Чувство вины глодало его весь день. На уроках он ничего не слышал и после школы отказался идти с ребятами к полю. Он признался только Симу, что разбил отцовскую кружку, и все из-за этого поссорились. Друг лишь пожал плечами и успокоил Арана, что в его собственной семье подобное случается часто, но все как-то потом мирятся, так что нужно лишь немного подождать. Это не очень успокоило Арана. Он слишком хорошо знал своих родителей. Их отношения всегда строились на основе баланса ревности. Будучи средним ребенком, сам Аран часто чувствовал, что не знает своего места в семье. Однако родители находили в младшем сыне и среднем ребенке связующую нить, посредника между двумя большими радостями: рождением первенца, Овида, и младшего ребенка, Руви. Ревностные требования избалованности маленькой Руви и ревностные заявления Овида на право главенства невольно сглаживались присутствием Арана, усложняя взаимосвязь старшинства. Когда дети в спорах начинали путаться, кто старше, кто младше, кто «любимее» и кто главнее, они просто забывали об этом и становились одной целой семьей.

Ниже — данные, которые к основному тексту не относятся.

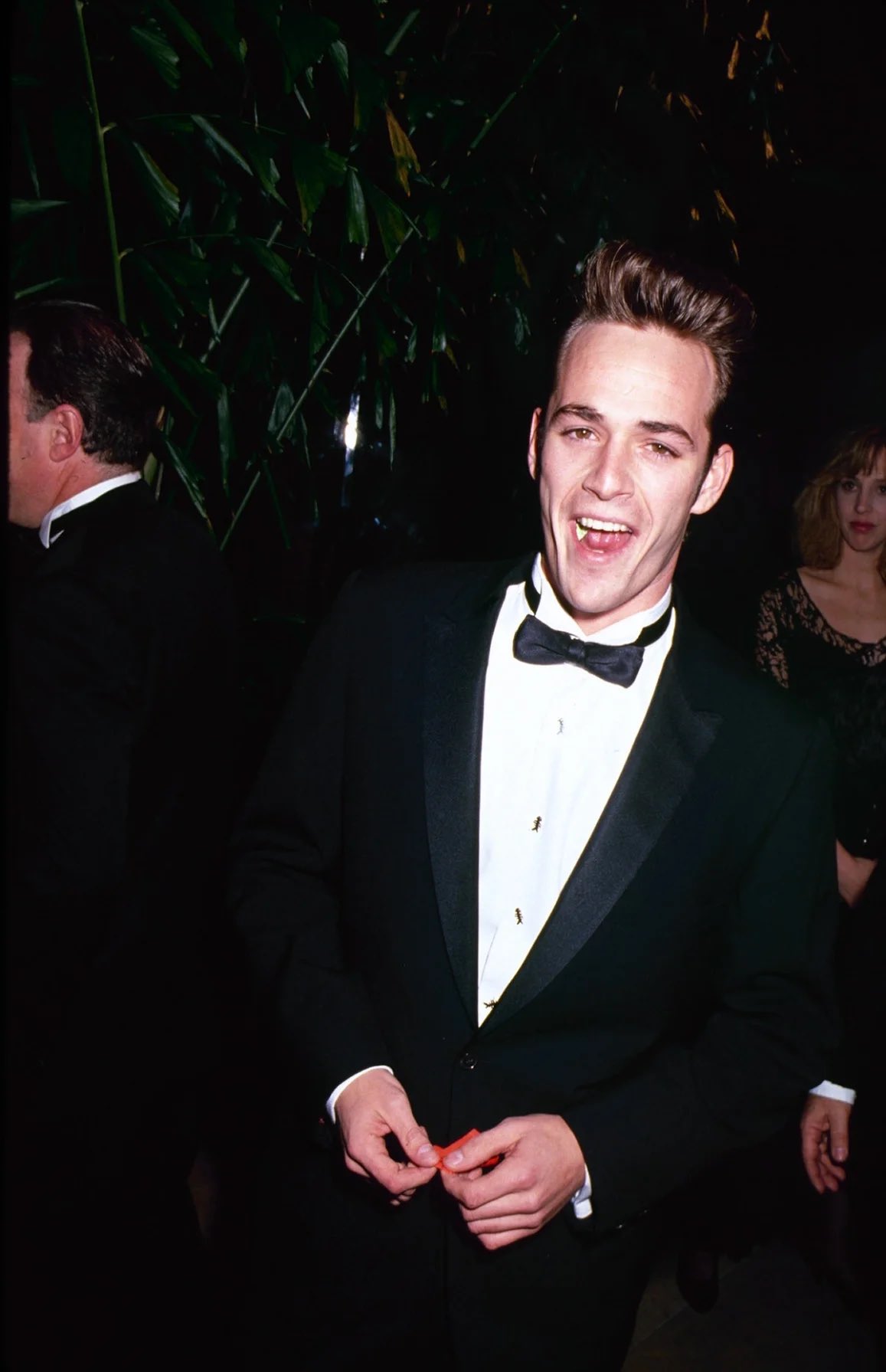 Happy bday to my eternal crush Luke Perry, who would ve turned 55 today 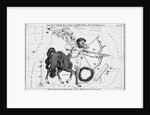 Sagittarius & Other Constellations by Anonymous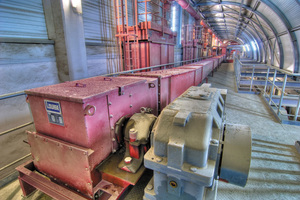 Aumund drag chain conveyor TKF type Louise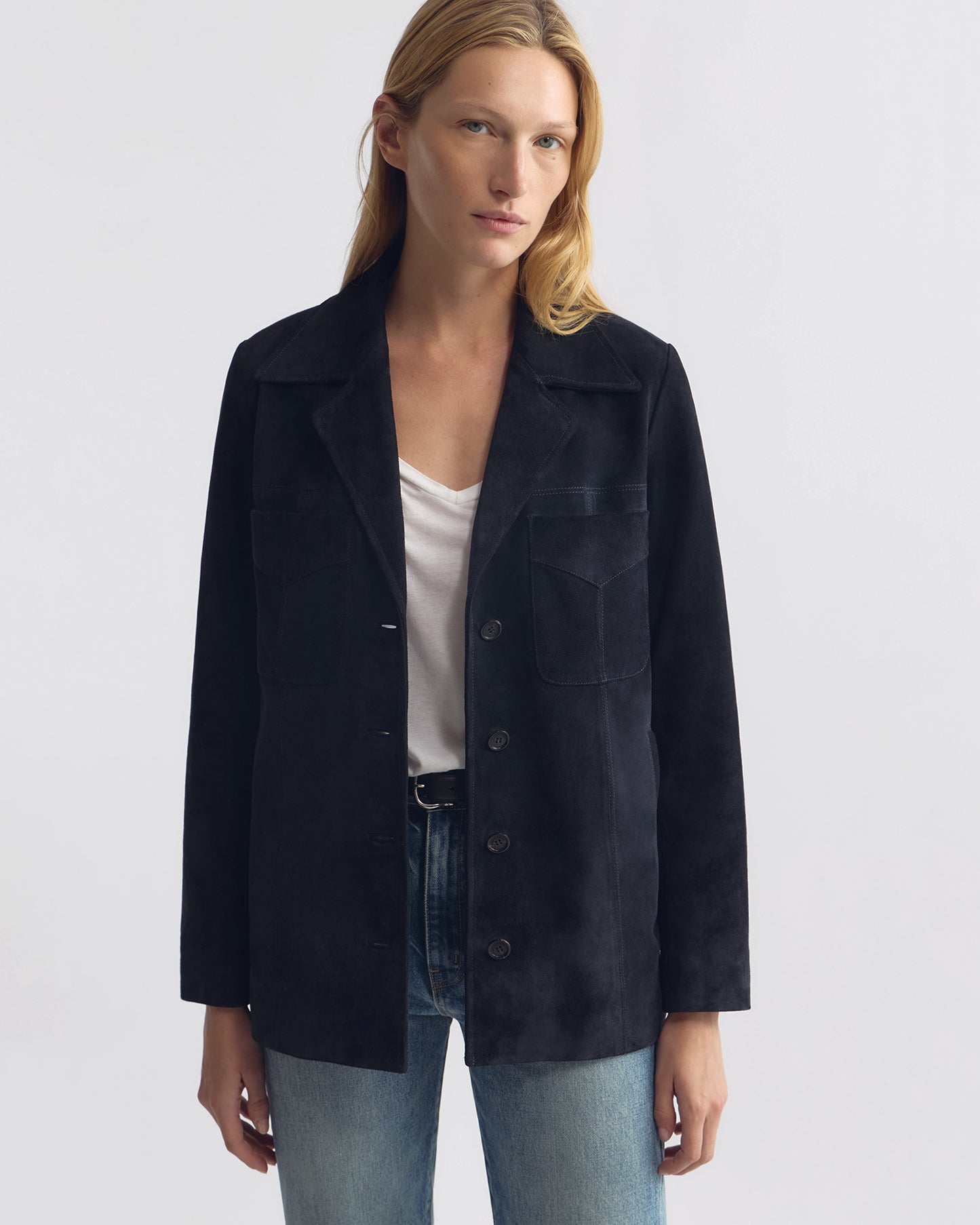 Dominic Suede Jacket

Но сейчас, когда сам хранитель этого баланса нарушает привычный порядок, то на скорую реабилитацию семейных отношений надеяться не приходилось.

При непрекращающемся чувстве вины Аран в угнетенном настроении плелся домой по Магистральной улице. С чувством неуверенности, в поиске помощи и в бессилии от собственных гнетущих мыслей он остановился на перекрестке Озаровской, застыв перед Сумасшедшим Иоанном.

– Я разбил кружку папы, – тихо сказал он, глядя в землю.

Иоанн принял это признание, как важную исповедь: серьезно и внимательно, слушая мальчика.

– Разбил нечаянно?

– Не знаю. Нет, нарочно.

Иоанн одобряюще кивнул.

– Это хорошо, что ты это знаешь. Хорошо, что ты честен с собой.

– Но я был нечестен с родителями. Я сказал, что не делал этого.

– О. Понятно, – Сумасшедший Иоанн приподнялся и сел на колени. Его голубые глаза смотрели прямо в глаза Арану. – Знаешь, что говорят: с появлением закона появляется грех. Можешь ли ты подумать над этими словами, мой мальчик? Давай-ка сюда, вот так.

Он оторвал кусочек от края газеты, которую расстелил на коробки, где сидел, и огрызком карандаша записал эти слова на бумажку.

– Держи. Прочти-ка.

– «С появлением закона появляется грех», – как на уроке продиктовал Аран.